Today I finished The Grimoire of Kings, book one of the Tales of Bramoria, and started the 2nd book in the trilogy.
The 2nd book is already easier to read than the first book. I say that because in the 1st book, the protagonist isn't exactly fun to be around, and the thing is, in a book we spend a lot of time with them, and I genuinely didn't want to.
Three friends are snatched from our world and dropped into a fantasy world where magic works, and they react differently to that happening to them.
Now I get it, we want a lot of growth in a main character, and the further they're going to go, the further back they need to be for the run-up to where we want them to be, right? If it's a long story, they can't start out great and just stay great the whole time. That's no fun to read at all is it? Where's the story arc? Where's the personal growth?
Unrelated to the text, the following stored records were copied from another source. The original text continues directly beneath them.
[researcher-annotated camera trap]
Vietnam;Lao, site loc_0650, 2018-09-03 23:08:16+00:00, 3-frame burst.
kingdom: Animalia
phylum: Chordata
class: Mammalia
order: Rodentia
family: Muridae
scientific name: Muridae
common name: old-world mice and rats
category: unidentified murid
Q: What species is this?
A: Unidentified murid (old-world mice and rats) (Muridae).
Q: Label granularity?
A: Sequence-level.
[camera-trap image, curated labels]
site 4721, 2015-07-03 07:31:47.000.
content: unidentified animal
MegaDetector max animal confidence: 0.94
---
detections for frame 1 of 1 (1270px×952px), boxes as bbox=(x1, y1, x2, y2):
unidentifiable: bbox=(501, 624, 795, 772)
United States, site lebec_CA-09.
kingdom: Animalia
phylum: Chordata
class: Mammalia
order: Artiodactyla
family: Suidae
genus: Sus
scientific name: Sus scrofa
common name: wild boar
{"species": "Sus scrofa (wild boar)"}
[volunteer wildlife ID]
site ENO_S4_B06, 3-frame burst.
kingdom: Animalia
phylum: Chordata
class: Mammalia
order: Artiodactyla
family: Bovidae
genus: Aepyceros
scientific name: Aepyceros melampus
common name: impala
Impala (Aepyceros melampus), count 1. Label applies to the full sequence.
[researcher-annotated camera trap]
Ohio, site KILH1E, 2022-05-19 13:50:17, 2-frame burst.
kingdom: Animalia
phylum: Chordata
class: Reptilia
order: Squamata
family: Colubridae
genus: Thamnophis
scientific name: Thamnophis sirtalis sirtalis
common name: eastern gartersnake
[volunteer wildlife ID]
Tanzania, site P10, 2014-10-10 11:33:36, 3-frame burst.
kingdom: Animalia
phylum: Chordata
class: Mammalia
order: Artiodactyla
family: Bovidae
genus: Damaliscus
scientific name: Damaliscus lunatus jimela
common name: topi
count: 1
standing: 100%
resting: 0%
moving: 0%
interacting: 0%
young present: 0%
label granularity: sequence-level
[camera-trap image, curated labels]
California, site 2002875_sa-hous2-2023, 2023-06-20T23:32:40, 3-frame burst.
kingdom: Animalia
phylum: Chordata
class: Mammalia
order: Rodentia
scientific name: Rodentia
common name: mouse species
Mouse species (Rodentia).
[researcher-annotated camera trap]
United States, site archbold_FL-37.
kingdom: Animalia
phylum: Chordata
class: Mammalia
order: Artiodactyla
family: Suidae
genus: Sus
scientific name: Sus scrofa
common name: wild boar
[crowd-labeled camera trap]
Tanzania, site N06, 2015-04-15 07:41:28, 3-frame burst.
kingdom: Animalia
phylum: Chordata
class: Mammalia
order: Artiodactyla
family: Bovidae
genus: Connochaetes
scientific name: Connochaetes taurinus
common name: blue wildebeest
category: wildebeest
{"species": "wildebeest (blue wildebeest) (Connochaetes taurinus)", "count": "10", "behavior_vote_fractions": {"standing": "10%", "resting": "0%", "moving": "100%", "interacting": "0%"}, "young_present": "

So, I get it. He started out as a prat because we get to watch him become NOT a prat and then we'll root for him, yeah? I totally get it. But still, dear Lord. Give us a glimpse of something worth sticking around for, would ya?
I started the series twice and finished the first book the second time by just pounding my face into it over and over again until I came through the other side.
When I started the second book in the first few chapters, it was already worth it to push through. If you're considering it do it. Just keep going.
It's an epic story, and as such it has a long introduction, and the first book is mostly establishing where we were, what we need to do, the call to adventure, and the hero refusing the call. I don't know if it's going to keep it up on the Hero's Journey or not, but the first part was pretty firmly in that pattern, which means the book isn't going to follow it three times with three arcs that continue ever upward in a sort of leapfrog thing like I'd thought of it doing. It appears to be just one giant honking leap.
Buy it as a trilogy and read it as a trilogy. Don't think of it as three distinct books. You'll be, as I was, put off. Think of it as a single epic story, not three books.
What I'm saying it, read the book; read the series. The world-building is good, and I'm enjoying the story. I like the fish out of water part of it, the neighboring worlds part of it, and the magic system that I've seen so far. I'm liking the relationships between the characters, even the character that got on my very last nerve. His relationships were well-realized and were distinct. Each character had their own voice and their own motivations, wants, and goals, and they weren't carbon copies of each other at all.
Go get the series. I'm super happy with book two, The Sage and the Phoenix.